From the Director – August 11, 2011 – Thompson Library Extended Hours Pilot Evaluation and Decision

Pilot Evaluation
During Spring Quarter 2011, a pilot program was conducted at the Thompson Library offering extended service hours until 2 a.m. Sunday through Thursday evenings (previously Thompson Library closed at midnight). This was in response to a request from Undergraduate Student Government (USG) for year-round extended hours at Thompson.  The Office of Academic Affairs (OAA) and the Libraries jointly funded the pilot in order to determine the level of use of extended hours.

The Libraries compiled detailed information during the pilot.  Use of the library during finals week was not counted, as Thompson has traditionally been open for study until 2 a.m. that week, and will continue to be.  Between midnight and 2 a.m., the average daily headcount at Thompson was 200 customers at 12:30 a.m., declining to less than 100 by 1:30 a.m.  The staff’s observations, circulation data and previous customer surveys at both the Thompson and the Science and Engineering libraries, showed primary use during that time was for study and access to computers, rather than access to library collections or services.

The original estimate of $50,000 per quarter to offer extended hours at Thompson proved correct. The Libraries would need a permanent annual budget increase of $150,000 to extend Thompson’s hours on an ongoing basis.

Based on this data and the current budget climate, I did not recommend permanently extending the hours at Thompson to OAA.  Provost Joseph Alutto has accepted that recommendation.  Therefore, evening hours at the Thompson Library have been returned to the original schedule, again open Sundays-Thursdays until midnight.
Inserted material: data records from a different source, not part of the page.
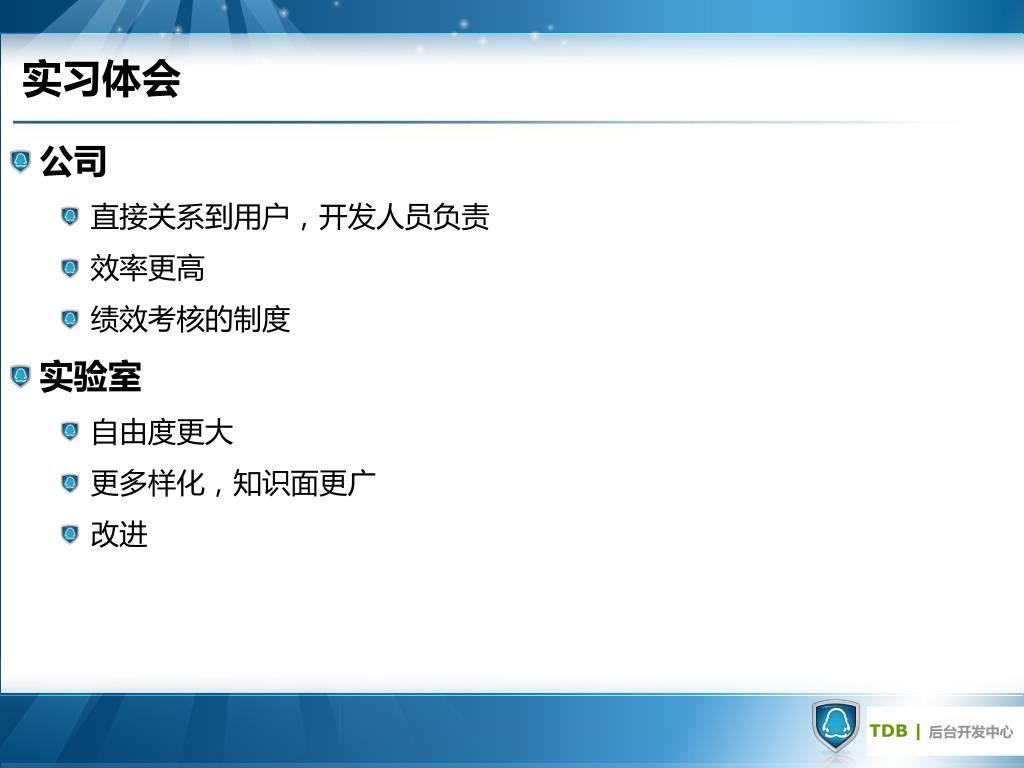 实习体会

公司

直接关系到用户，开发人员负责

效率更高

绩效考核的制度

实验室

自由度更大

更多样化，知识面更广

改进

TDB | 后台开发中心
I believe the pilot was a fair test of the amount of use extended hours would receive.  Thanks to OAA’s support of the pilot, we were able to evaluate actual use rather than projections of what usage might be. The Libraries promoted the extended hours extensively before and during the pilot, including advertising in the Lantern, listings in Buckeye Net News, postings on the Libraries’ web site, and signage throughout the building. In addition, USG used the resources at its disposal to help heighten awareness of the extended hours.  But ultimately the limited use of Thompson after midnight could not justify the costs of continuing to provide the service. OAA’s generous funding of the pilot gave us the opportunity to “test the waters.”
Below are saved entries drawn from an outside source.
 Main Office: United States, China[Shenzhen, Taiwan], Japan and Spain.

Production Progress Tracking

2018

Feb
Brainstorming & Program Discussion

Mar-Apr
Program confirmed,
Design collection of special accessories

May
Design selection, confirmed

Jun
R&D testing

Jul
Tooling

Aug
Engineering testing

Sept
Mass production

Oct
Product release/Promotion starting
The Science and Engineering Library (SEL) has been open 24/7 since it began serving the campus more than 15 years ago.  SEL has a seating capacity of more than 1,000, more than enough to accommodate the late night study needs of both SEL and Thompson Library users.  During this pilot, use of SEL did not change.  This summer the Libraries has invested additional funds into the renovation and restoration of SEL including new carpeting on all floors.  As funds are available, we expect to tackle the issues of new furniture and improvements to the first floor.  In addition, the University is creating new collaborative space in the north academic core.
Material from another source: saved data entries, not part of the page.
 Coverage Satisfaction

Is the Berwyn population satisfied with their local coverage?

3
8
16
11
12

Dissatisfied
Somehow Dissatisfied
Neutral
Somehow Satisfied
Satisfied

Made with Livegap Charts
I appreciate USG’s request that we consider keeping Thompson open later.  It’s always good to know that the resources the Libraries offer are well received.  We strive to respond to our customers’ concerns in a positive manner whenever possible.  We are always open to suggestions on ways we can improve our services. I encourage students, faculty and staff to continue providing input that will help us enhance University Libraries.